> **Work to be completed**
Quote the favorite-music forum thread below word for word, from "Los Bandidos Muertos, Thicker" up to and including "DSB65 (Oct 5, 2009)".

> **Source text**
****************************************

# What's Your Favorite Type Of Music?



## dimension 2350 (Oct 5, 2009)

Mine is grunge. My favorite grunge band would be a toss up between STP and AIC.


----------



## dimension 2350 (Oct 5, 2009)

17 views and no response? WTF


----------



## 707Humboldt$born707 (Oct 5, 2009)

Local reggae of course


----------



## dimension 2350 (Oct 5, 2009)

707Humboldt$born707 said:


> Local reggae of course


I guess...You suck that is!

EPIC FAIL


----------



## 707Humboldt$born707 (Oct 5, 2009)

I guess you didnt like my Obama comments on the other thread and I guess you've never heard Rod Deal and the I-Deals or reggae on the river


----------



## dimension 2350 (Oct 5, 2009)

707Humboldt$born707 said:


> I guess you didnt like my Obama comments on the other thread and I guess you've never heard Rod Deal and the I-Deals or reggae on the river


 I could care less about politics honestly. If the pricks aren't PERSONALLY coming up to me starting shit I could care less.


----------



## doniawon (Oct 5, 2009)

i love reggae and grunge... what are some other good local cali reggae bands 707humboldt??


----------



## 707Humboldt$born707 (Oct 5, 2009)

Humboldts a small place and I doubt most of them even have CDs, its just the vibe and sound seems related and feels like home

the Marley boys, Steelpulse, Israelvib, Toots, Franti and others are always up here playing in small venues and parks though


----------



## doniawon (Oct 5, 2009)

local reggae.. ??? marley steelpulse toots =.... franti maybe hes the only american.. 
local cali reggae .. whats some local cali reggae bands??


----------



## 707Humboldt$born707 (Oct 5, 2009)

Anslinger, Small Fish, Rasta Survival, Kulica reggae/rock

Los Bandidos Muertos, Thicker than Thieves, Dragged by Horses, Que La Chinga, Monster Women metal/rock/other

thats all I can think of right now, some may not be local but live/play here mostly and again Rod Deal and the I-Deals is my favorite but Rods dead now


----------



## DSB65 (Oct 5, 2009)

Ac dc with bon scott


----------



## DeepSlip (Oct 8, 2009)

i LOVE reggae,here are some good ones and also my favs too :
Burning Spear,Big Youth,Black Uhuru,Dennis Brown,Horace Andy
for people who don't like reggae,there is ub40,that is pop-reggae xD


----------



## mastakoosh (Oct 8, 2009)

polka is really hot here right now. polka polka polka...polka polka polka.


----------



## cbtwohundread (Oct 8, 2009)

****************************************

> **Data**

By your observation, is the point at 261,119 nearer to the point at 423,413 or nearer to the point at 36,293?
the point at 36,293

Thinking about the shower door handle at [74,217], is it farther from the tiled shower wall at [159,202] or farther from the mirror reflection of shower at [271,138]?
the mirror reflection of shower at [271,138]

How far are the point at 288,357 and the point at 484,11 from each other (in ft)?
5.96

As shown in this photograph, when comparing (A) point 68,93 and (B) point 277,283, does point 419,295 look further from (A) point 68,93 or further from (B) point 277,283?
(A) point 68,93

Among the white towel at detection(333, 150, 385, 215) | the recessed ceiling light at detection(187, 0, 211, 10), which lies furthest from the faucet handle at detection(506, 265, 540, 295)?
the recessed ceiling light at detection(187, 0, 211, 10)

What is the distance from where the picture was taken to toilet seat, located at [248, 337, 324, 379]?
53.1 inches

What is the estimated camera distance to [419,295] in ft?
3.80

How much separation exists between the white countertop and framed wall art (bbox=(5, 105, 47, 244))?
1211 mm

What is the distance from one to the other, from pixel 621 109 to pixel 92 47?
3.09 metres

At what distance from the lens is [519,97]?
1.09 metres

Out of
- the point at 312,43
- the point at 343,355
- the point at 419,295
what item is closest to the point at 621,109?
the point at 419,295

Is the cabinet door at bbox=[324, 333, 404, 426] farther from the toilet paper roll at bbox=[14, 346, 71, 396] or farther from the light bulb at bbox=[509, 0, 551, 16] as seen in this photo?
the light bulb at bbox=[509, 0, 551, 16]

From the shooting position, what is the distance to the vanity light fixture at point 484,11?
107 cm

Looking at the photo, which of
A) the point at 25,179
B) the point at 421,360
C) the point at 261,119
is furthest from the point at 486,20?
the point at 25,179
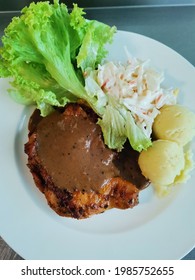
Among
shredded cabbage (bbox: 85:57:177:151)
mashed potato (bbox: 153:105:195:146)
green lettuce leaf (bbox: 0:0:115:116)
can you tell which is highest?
green lettuce leaf (bbox: 0:0:115:116)

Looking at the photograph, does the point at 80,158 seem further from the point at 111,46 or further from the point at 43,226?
the point at 111,46

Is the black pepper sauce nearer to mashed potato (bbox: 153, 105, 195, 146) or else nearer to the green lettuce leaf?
the green lettuce leaf

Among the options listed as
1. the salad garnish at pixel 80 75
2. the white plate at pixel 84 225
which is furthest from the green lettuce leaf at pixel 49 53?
the white plate at pixel 84 225

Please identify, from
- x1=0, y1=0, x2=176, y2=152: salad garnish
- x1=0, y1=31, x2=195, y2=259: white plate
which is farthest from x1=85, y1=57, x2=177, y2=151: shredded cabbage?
x1=0, y1=31, x2=195, y2=259: white plate

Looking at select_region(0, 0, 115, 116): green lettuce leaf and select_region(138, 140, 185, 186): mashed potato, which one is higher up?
select_region(0, 0, 115, 116): green lettuce leaf

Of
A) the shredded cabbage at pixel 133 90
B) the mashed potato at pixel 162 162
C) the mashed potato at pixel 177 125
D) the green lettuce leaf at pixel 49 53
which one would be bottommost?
the mashed potato at pixel 162 162

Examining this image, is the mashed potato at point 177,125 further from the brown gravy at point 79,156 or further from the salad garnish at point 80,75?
the brown gravy at point 79,156
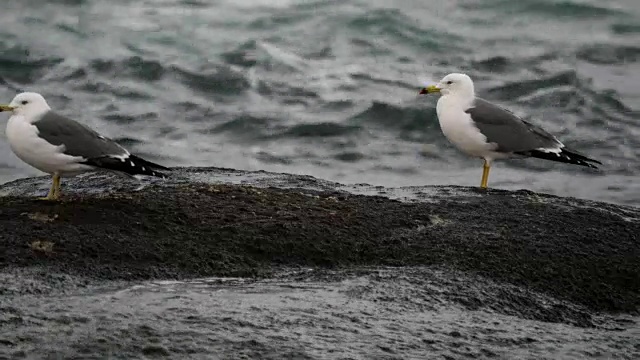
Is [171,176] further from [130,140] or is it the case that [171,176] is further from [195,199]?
[130,140]

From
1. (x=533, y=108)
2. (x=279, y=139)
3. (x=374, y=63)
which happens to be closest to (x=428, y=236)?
(x=279, y=139)

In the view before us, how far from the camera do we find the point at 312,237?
5.38m

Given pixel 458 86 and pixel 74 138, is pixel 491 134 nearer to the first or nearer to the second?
pixel 458 86

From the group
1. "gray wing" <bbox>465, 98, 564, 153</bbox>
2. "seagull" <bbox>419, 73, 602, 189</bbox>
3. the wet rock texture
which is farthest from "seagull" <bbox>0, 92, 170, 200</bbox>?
"gray wing" <bbox>465, 98, 564, 153</bbox>

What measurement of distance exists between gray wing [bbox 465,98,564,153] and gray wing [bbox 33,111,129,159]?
9.26ft

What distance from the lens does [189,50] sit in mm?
14477

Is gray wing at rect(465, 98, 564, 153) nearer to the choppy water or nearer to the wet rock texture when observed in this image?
the wet rock texture

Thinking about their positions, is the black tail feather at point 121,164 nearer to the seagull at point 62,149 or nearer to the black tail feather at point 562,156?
the seagull at point 62,149

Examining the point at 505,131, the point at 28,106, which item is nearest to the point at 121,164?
the point at 28,106

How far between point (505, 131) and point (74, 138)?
322 cm

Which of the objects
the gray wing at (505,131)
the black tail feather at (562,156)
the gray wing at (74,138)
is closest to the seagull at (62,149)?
the gray wing at (74,138)

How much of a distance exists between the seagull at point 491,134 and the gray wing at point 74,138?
8.86ft

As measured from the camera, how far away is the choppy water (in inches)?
455

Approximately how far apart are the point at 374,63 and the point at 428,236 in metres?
9.01
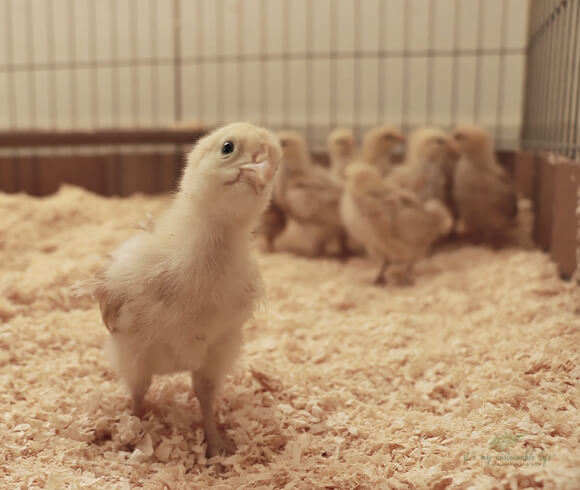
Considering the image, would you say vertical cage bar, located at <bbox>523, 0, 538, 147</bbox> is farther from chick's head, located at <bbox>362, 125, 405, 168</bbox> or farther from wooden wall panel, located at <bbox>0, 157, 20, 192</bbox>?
wooden wall panel, located at <bbox>0, 157, 20, 192</bbox>

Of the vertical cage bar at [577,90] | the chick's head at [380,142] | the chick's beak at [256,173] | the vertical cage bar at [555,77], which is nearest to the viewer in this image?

****************************************

> **Answer below**
Los Bandidos Muertos, Thicker than Thieves, Dragged by Horses, Que La Chinga, Monster Women metal/rock/other

thats all I can think of right now, some may not be local but live/play here mostly and again Rod Deal and the I-Deals is my favorite but Rods dead now


----------



## DSB65 (Oct 5, 2009)